The only really gross TMI story I can think of is this: (be warned- avoid if you have just eaten.) So this one time I really needed to pee and my uncle, who was a bit of a drunk told me he knew of this bar in this really seedy part of Stanger which was close by. Now obviously we were nowhere close to home. And it was clear my uncle wanted to get something to drink, rather than stop so I could relieve myself on the side of the road.
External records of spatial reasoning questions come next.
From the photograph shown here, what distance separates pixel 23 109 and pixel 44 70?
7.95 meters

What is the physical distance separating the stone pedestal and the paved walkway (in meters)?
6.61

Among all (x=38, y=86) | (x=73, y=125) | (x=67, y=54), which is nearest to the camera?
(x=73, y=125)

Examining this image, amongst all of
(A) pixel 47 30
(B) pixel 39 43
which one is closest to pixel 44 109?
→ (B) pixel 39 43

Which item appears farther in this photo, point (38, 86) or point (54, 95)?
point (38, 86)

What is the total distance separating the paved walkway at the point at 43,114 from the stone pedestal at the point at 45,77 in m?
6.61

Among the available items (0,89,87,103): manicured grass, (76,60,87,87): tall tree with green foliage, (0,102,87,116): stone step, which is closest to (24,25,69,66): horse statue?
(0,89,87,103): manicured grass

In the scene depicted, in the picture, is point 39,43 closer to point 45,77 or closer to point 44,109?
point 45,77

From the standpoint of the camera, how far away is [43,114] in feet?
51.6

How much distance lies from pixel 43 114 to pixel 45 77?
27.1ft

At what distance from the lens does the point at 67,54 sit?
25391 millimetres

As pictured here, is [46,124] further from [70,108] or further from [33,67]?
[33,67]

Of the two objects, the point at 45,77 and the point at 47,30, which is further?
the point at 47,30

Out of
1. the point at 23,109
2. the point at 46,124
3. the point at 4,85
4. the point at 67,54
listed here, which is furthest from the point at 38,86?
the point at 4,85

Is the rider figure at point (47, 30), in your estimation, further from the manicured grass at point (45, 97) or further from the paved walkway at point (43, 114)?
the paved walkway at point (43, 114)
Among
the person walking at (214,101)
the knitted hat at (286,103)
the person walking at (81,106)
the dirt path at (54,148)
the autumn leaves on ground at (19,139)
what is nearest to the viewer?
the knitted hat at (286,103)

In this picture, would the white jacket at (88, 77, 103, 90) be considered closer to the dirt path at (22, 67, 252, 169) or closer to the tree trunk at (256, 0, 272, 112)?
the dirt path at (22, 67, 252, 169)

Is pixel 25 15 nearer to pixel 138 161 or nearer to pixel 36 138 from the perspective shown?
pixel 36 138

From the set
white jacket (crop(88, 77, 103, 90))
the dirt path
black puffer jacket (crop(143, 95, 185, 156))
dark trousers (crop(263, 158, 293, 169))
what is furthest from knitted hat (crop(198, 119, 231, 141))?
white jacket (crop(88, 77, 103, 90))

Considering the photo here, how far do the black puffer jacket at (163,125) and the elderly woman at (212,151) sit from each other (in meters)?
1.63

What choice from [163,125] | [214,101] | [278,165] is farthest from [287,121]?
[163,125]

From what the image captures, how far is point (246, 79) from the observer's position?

So off we go, into this bar with no lights and shady looking characters and I ask the guy at the entrance where the bathroom was. He points to a rusty door on the far side of the room while I’m standing there trying not to burst through my pants. I did the Charlston method across the room- which is frankly the only way you can move when you are in said position to avoid unnecessary leakage. I open the door. The smell hits me first. Just rank, damp, fungousy smells and stale air, there were no windows. There was one stall and the urinals had plastic bags around them. I open the door to the stalls and there appeared to be brown writing on the walls, it looked smeared on. Not only that, the worst part was the actual bowl. It was piled to the top with a mixture of chocolate mousse and lemon juice. I cant even say the actual words, because I feel like throwing up just thinking about it. So what does a boy do in this position? He pees, with his eyes closed and his shirt over his face trying to cover his mouth and nose. I grew impressive chest hair that night, but the nightmares only stopped after a few days.